Increased adiposity is a serious complication of LBW and subsequent catch-up growth in rodents and humans [36]. While our initial cohort of U mice did not have significantly increased fat mass, as determined by carcass analysis [15], we detected significantly increased fat in both whole-body and abdominal compartments by DEXA analysis in two independent cohorts. Although we cannot completely address the reason(s) that could account for this difference, we speculate that subtle differences in fat mass were not detected by the original methods. Development of obesity in UC mice suggests that catch-up growth actually reflects fat mass accretion (i.e. catch-up fat). Conversely, fat mass is reduced in UU mice that are unable to catch up in weight to matched controls. It is also important to note that relative FFM, which plays a central (positive) role in glucose homeostasis, is preserved in UU and CU mice but slightly reduced in UC mice. Thus, dysregulated glucose homeostasis in UC mice may be related not only to increased fat accretion, but also to an overall shift in body composition (as reflected by the increased fat/FFM ratio).

What are the mechanisms underlying increased adiposity in relationship to catch-up growth? In rats, catch-up growth after a period of semi-starvation is characterised by accelerated and preferential recovery of fat mass compared with lean mass [9, 40], an effect potentially mediated by suppressed muscle thermogenesis, resulting in a shift of nutrients (glucose) to adipose tissue [40]. To find out whether a similar mechanism accounts for the increased fat accretion in UC mice during early stages of growth will require additional studies. Several other mechanisms may contribute to increased adiposity in relationship to catch-up growth. For example, increased food intake may contribute to increased adiposity in UC mice. While we do not have any measurement of food intake during the suckling period, when catch-up growth occurs food intake is similar in UC mice compared with CC mice at both 2 and 6 months of age. While these data indicate that postweaning food intake does not account for increased adiposity in UC mice, additional experiments will be required to evaluate potential differences in energy intake during the suckling period. We speculate that dysregulation of nutrient-stimulated insulin secretion, favouring inappropriate degrees of hyperinsulinaemia, may also contribute to fat accretion in our model.

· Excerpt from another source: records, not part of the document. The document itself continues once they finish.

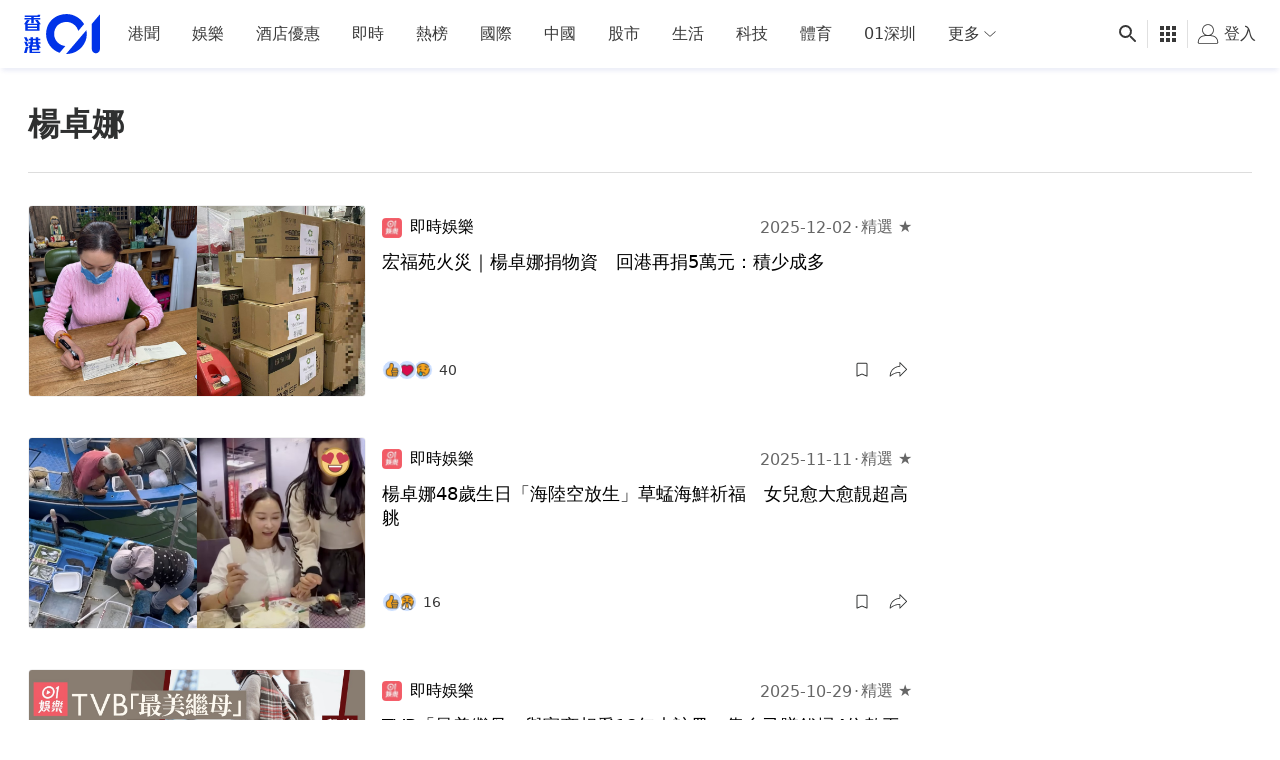

--- FILE ---
content_type: text/html; charset=utf-8
request_url: https://www.google.com/recaptcha/api2/aframe
body_size: 183
content:
<!DOCTYPE HTML><html><head><meta http-equiv="content-type" content="text/html; charset=UTF-8"></head><body><script nonce="z1T5iTDgXC8bZcoSTUfdDQ">/** Anti-fraud and anti-abuse applications only. See google.com/recaptcha */ try{var clients={'sodar':'https://pagead2.googlesyndication.com/pagead/sodar?'};window.addEventListener("message",function(a){try{if(a.source===window.parent){var b=JSON.parse(a.data);var c=clients[b['id']];if(c){var d=document.createElement('img');d.src=c+b['params']+'&rc='+(localStorage.getItem("rc::a")?sessionStorage.getItem("rc::b"):"");window.document.body.appendChild(d);sessionStorage.setItem("rc::e",parseInt(sessionStorage.getItem("rc::e")||0)+1);localStorage.setItem("rc::h",'1769359942810');}}}catch(b){}});window.parent.postMessage("_grecaptcha_ready", "*");}catch(b){}</script></body></html>

--- FILE ---
content_type: application/javascript; charset=utf-8
request_url: https://fundingchoicesmessages.google.com/f/AGSKWxXcxvHt9QEoqRv-NiyFKfKxWWc1LoNXOhKt4dAtalfnmJ5q1N2AJBrdZQfazl3_xkHP0ttpB_kPxuZdcg1LEDVG2bueFJcb_tX68yVh5QDiPRFaNJ_yzByC_wn40zP_kSAq9LAFTbtcQKB6urNYgoaU0n7VFJ_YZmGEsj7oLmedRaFGBwuLHfILPVEL/_-ad-link-/special_ad._advert._ad/public//img-advert-
body_size: -1289
content:
window['57f6af6b-8205-4e9a-8bf0-4d116f7b02f1'] = true;

--- FILE ---
content_type: text/javascript; charset=utf-8
request_url: https://app.link/_r?sdk=web2.86.5&branch_key=key_live_poEGVC3LB6uIm5ULkG5jncmktBc9WVaN&callback=branch_callback__0
body_size: 68
content:
/**/ typeof branch_callback__0 === 'function' && branch_callback__0("1544014349391645897");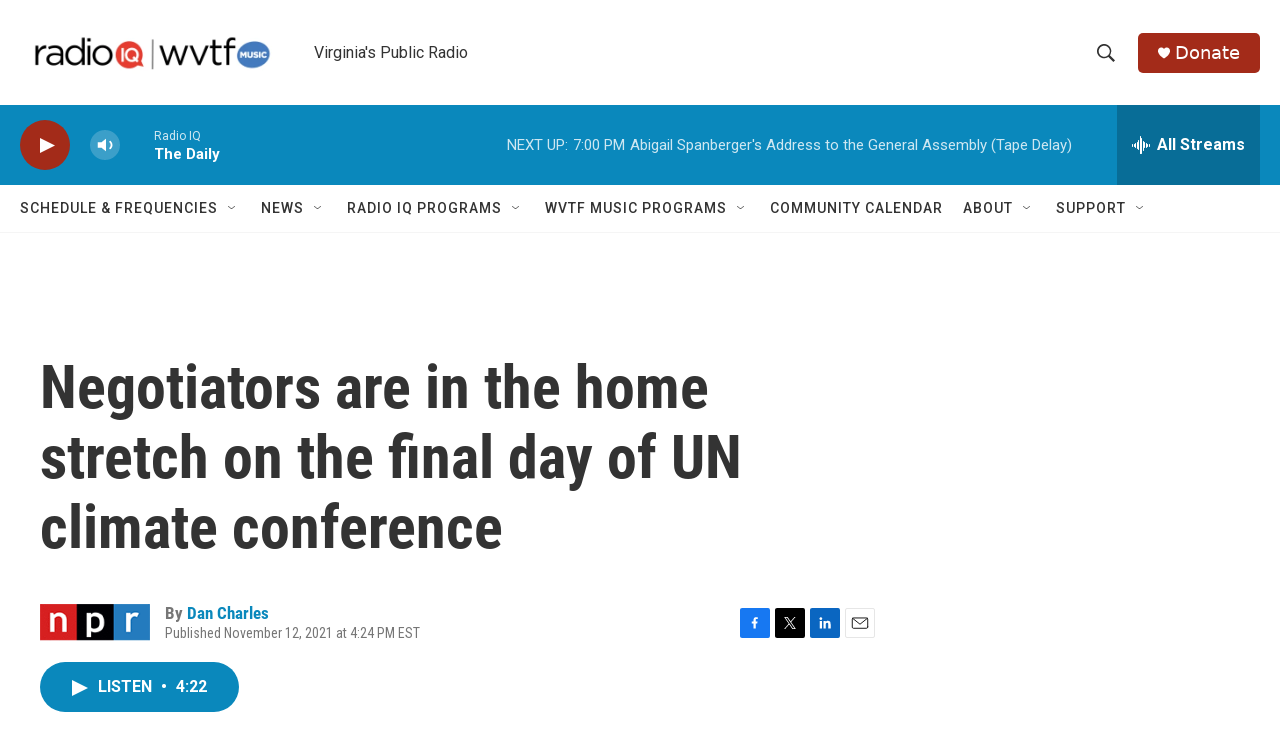

--- FILE ---
content_type: text/html; charset=utf-8
request_url: https://www.google.com/recaptcha/api2/aframe
body_size: 268
content:
<!DOCTYPE HTML><html><head><meta http-equiv="content-type" content="text/html; charset=UTF-8"></head><body><script nonce="AEkkD-Hl9M-0OYRTgBhOeQ">/** Anti-fraud and anti-abuse applications only. See google.com/recaptcha */ try{var clients={'sodar':'https://pagead2.googlesyndication.com/pagead/sodar?'};window.addEventListener("message",function(a){try{if(a.source===window.parent){var b=JSON.parse(a.data);var c=clients[b['id']];if(c){var d=document.createElement('img');d.src=c+b['params']+'&rc='+(localStorage.getItem("rc::a")?sessionStorage.getItem("rc::b"):"");window.document.body.appendChild(d);sessionStorage.setItem("rc::e",parseInt(sessionStorage.getItem("rc::e")||0)+1);localStorage.setItem("rc::h",'1768865707828');}}}catch(b){}});window.parent.postMessage("_grecaptcha_ready", "*");}catch(b){}</script></body></html>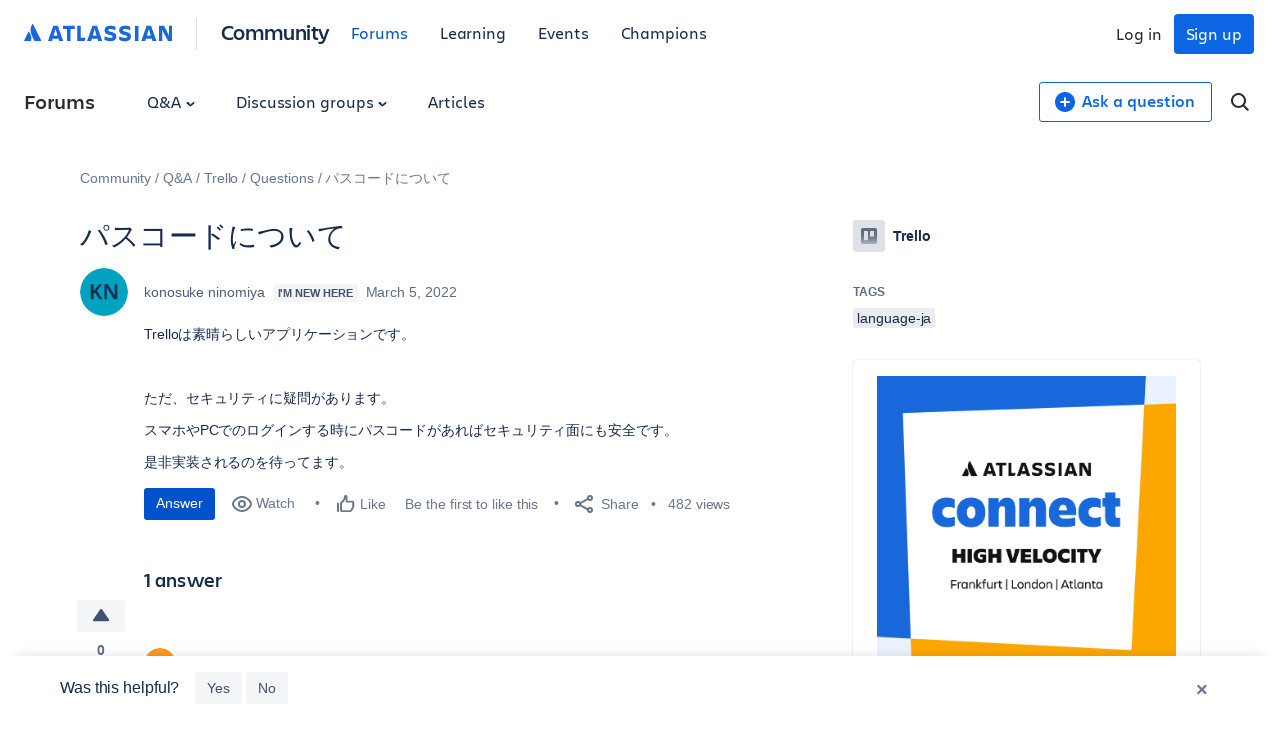

--- FILE ---
content_type: text/javascript
request_url: https://community.atlassian.com/forums/s/html/@B0AD658F6D791250BFC3E92F6D10A1D1/assets/js/message-vote-button.min.js?sha=10334dc_ff065738-95f9-4ee2-9f86-b94b2c8452ac
body_size: 807
content:
(function(){function r(e,n,t){function o(i,f){if(!n[i]){if(!e[i]){var c="function"==typeof require&&require;if(!f&&c)return c(i,!0);if(u)return u(i,!0);var a=new Error("Cannot find module '"+i+"'");throw a.code="MODULE_NOT_FOUND",a}var p=n[i]={exports:{}};e[i][0].call(p.exports,function(r){var n=e[i][1][r];return o(n||r)},p,p.exports,r,e,n,t)}return n[i].exports}for(var u="function"==typeof require&&require,i=0;i<t.length;i++)o(t[i]);return o}return r})()({1:[function(require,module,exports){
"use strict";window.ATL=window.ATL||{},window.ATL.MessageVoteButton=function(){var t;function n(n,i){t=n,this.$button=i,this.$parent=i.parents(".atl-qanda-answer-state__points"),this.$count=this.$parent.find(".atl-qanda-answer-state__points-count"),this.$unit=this.$parent.find(".atl-qanda-answer-state__points-unit"),this.messageId=this.$parent.find(".atl-qanda-answer-state__id").val(),this.endpoint=this.$parent.find(".atl-qanda-answer-state__endpoint").val(),this.init()}return n.prototype.init=function(){this.$button.on("click",this.handleClick.bind(this))},n.prototype.updateButton=function(t){this.$button.removeAttr("disabled"),this.$button.toggleClass("atl-qanda-answer-state__vote--active"),this.$button.attr("data-action",t)},n.prototype.updateState=function(t){this.$count.text(t),1===t?this.$unit.text("vote"):this.$unit.text("votes")},n.prototype.handleClick=function(){var n=this.$button.attr("data-action");this.$button.attr("disabled","disabled"),t.ajax({type:"POST",url:this.endpoint,data:{id:this.messageId,action:n},success:function(){var t="give"===n?"revoke":"give",i="give"===n?1:-1,a=parseInt(this.$count.text(),10)+i;this.updateButton(t),this.updateState(a)}.bind(this),error:function(){this.$button.removeAttr("disabled")}.bind(this)})},n}();

},{}]},{},[1]);
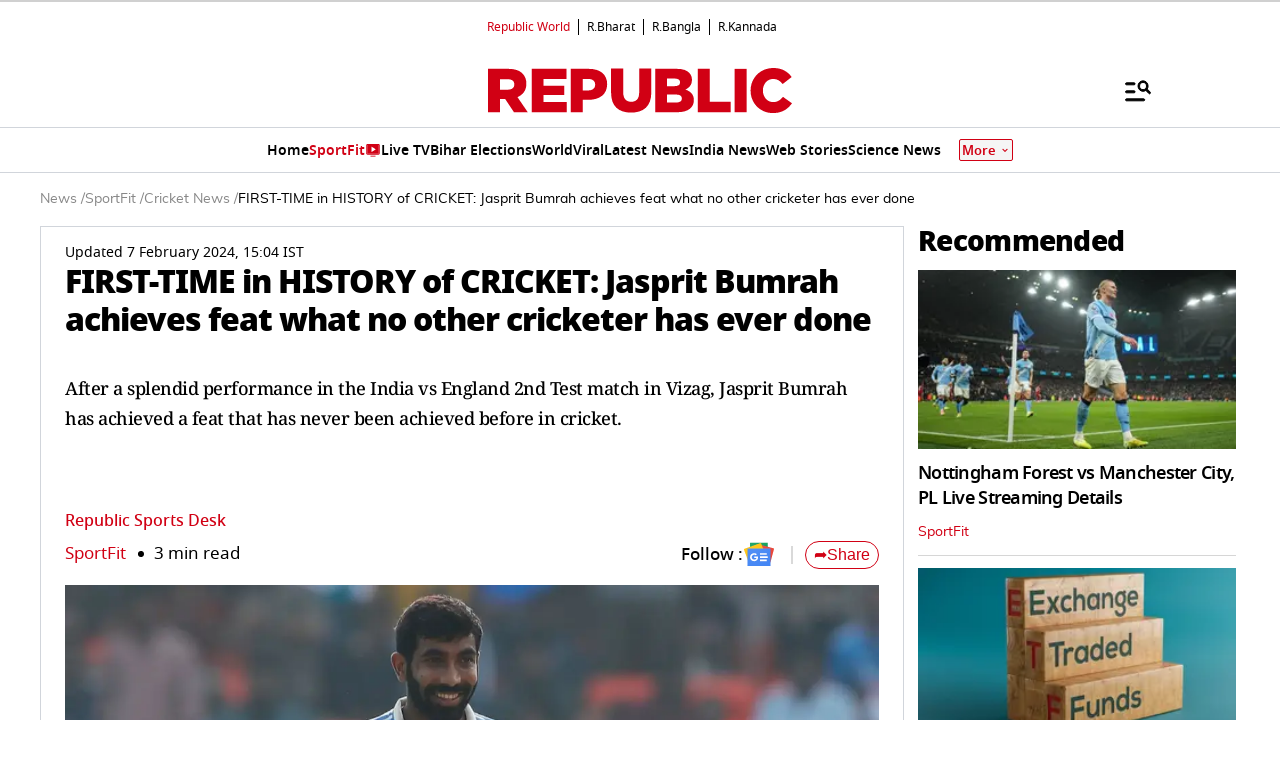

--- FILE ---
content_type: text/html; charset=utf-8
request_url: https://www.google.com/recaptcha/api2/aframe
body_size: 105
content:
<!DOCTYPE HTML><html><head><meta http-equiv="content-type" content="text/html; charset=UTF-8"></head><body><script nonce="BcZQnvlJ79sg0ICKroKGhQ">/** Anti-fraud and anti-abuse applications only. See google.com/recaptcha */ try{var clients={'sodar':'https://pagead2.googlesyndication.com/pagead/sodar?'};window.addEventListener("message",function(a){try{if(a.source===window.parent){var b=JSON.parse(a.data);var c=clients[b['id']];if(c){var d=document.createElement('img');d.src=c+b['params']+'&rc='+(localStorage.getItem("rc::a")?sessionStorage.getItem("rc::b"):"");window.document.body.appendChild(d);sessionStorage.setItem("rc::e",parseInt(sessionStorage.getItem("rc::e")||0)+1);localStorage.setItem("rc::h",'1766837693551');}}}catch(b){}});window.parent.postMessage("_grecaptcha_ready", "*");}catch(b){}</script></body></html>

--- FILE ---
content_type: text/javascript
request_url: https://www.republicworld.com/_app/immutable/entry/start.DmnCgdjZ.js
body_size: -107
content:
import{b as r}from"../chunks/entry.B8xIqYHD.js";export{r as start};


--- FILE ---
content_type: application/javascript; charset=utf-8
request_url: https://fundingchoicesmessages.google.com/f/AGSKWxUm0TiNdJYZGlNOtx1KTkjVK53mH0h6vc3InrZCol4lO7dRWVx9ziR1cJn8LMlMGlS83TSxJkQEpYFMAtsB8Tm8SylY0tE2d69PdjFnuPVi9AvbvCRbfTjHSeMOhU7kLhTCxTe3PVZ9gPjDIXy806hc9-jOxXsE4ULo-3b8MaX5lSL0AKgzJGm099y5/_/left-ads./scanscoutoverlayadrenderer./ads.json?.ad.json?/rcolads1.
body_size: -1288
content:
window['565b10a4-e62e-4e8e-8b43-1adfe59e67c8'] = true;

Other hormones and growth factors may also alter body composition in the setting of catch-up growth, including insulin-like growth factors, glucocorticoids or leptin [41, 42], or altered expression of genes regulating fat tissue development and/or differentiation [10]. Finally, altered timing and patterns of critical hormonal responses, including leptin, may contribute to the disruption of central nervous system architecture and function. This may lead, in turn, to programmed changes in leptin sensitivity and the balance of other pathways regulating satiety and energy expenditure—an important area for future investigation [23, 25].

In conclusion, our data demonstrate that rapid postnatal growth, independent of birthweight, is a major contributor to later risk of adult disease. Preventing postnatal catch-up growth by modulating nutrient availability in LBW mice completely reverses the programming of obesity and glucose intolerance. In addition, deceleration of early growth rate in normal weight mice also improves glucose tolerance by age 6 months. These data suggest that reducing early postnatal growth rate in both SGA and AGA children could have potential beneficial consequences for long-term health. Thus, our data provide support for the idea that carefully controlled alterations in calorie intake and/or composition, designed to attenuate catch-up growth and accretion of adipose tissue, may be clinically beneficial in LBW individuals, in order to minimise the risk of adult disease. Future investigations will be critical in identifying mechanisms and markers of postnatal catch-up fat accretion, and in designing optimal nutritional interventions in key therapeutic windows, in order to prevent overnutrition in high-risk infants.